GIVEN PROBLEM
In the evidence transcript, change "two to three years" to "five years" and write out the passage that begins at "The fact of" and ends after "way of thinking.".

EXCERPTED TEXT
Q557       Bill Esterson: Alistair McGirr, do you agree that it is feasible that we can see a two-and-a-half-times increase?

Alistair McGirr: It depends on what policy and regulatory mechanisms are put in place to deliver that. We also have a transmission business in the north of Scotland, SSEN Transmission, and so we will be going into the next round of the price control process, known as RIIO-T3, and there is a live debate under way with Ofgem about the finance-ability of that process. Clearly, it is a big challenge, but in terms of regulatory mechanisms, if they are sufficiently investable, we will bring forward that investment. The challenges will be on some of the wider barriers that Rob mentioned. Planning, for us, is a particular one.

Q558       Sarah Edwards: I just wanted to ask a bit about how it is that we are going to move there. I know you are saying that there are these plans, but I just wonder why it has taken so long to get there, to connect to the grid. We have heard from companies up and down the country about how impossible it is for them to look at their own growth plans, regardless of the Government, to get a grid connection or to afford it, or, when they actually get the quote for the grid connection, it cannot give them the power that they need for their business.

In my constituency, I have a food distribution business, Brakes. It covers the whole country. It has trucks everywhere. It wants to power those and charge up those batteries using a grid connection and a battery storage system. It can partly do that, but it cannot get the energy, so it cannot expand and cannot support the net zero hopes of the Government, despite the fact that it wants to do that and is doing it anyway. How are you going to support it to do that, given that so far, like many businesses, it has got absolutely nowhere with it?

Rob Salter-Church: I can understand the frustrations from the businesses in your constituencies. When we have been out engaging with stakeholders on the plan, we hear similar stories. The way that we can fix this is moving to a more anticipatory basis. The way the regulatory framework has dictated how we can invest in the past is that we have to wait for specific triggers. As I have mentioned, we have had a broken connections market where we have had a huge pipeline of projects, many of which will not come through. What we are calling for is to have a longer-term strategic plan where we can get ahead of that demand.

The fact of the matter is that it does take longer to build new network lines than it does for many customers. An AI data centre can be up and running in two to three years. It takes us far longer to build a new power line once you have secured consents. We can fix this problem with more of a long-term strategic view of how the network needs to develop, informed by the Governments industrial energy strategy. Then we can take that to be able to provide capacity in advance more quickly as part of a new way of thinking.

PROVIDED DATA
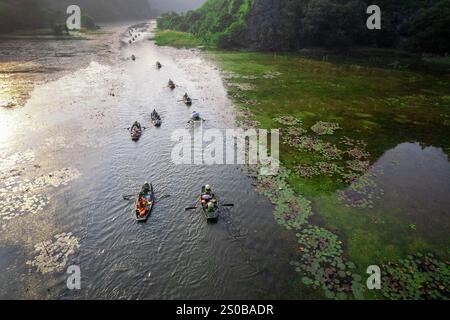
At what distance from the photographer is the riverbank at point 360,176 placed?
66.3 feet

THE ANSWER
The fact of the matter is that it does take longer to build new network lines than it does for many customers. An AI data centre can be up and running in five years. It takes us far longer to build a new power line once you have secured consents. We can fix this problem with more of a long-term strategic view of how the network needs to develop, informed by the Governments industrial energy strategy. Then we can take that to be able to provide capacity in advance more quickly as part of a new way of thinking.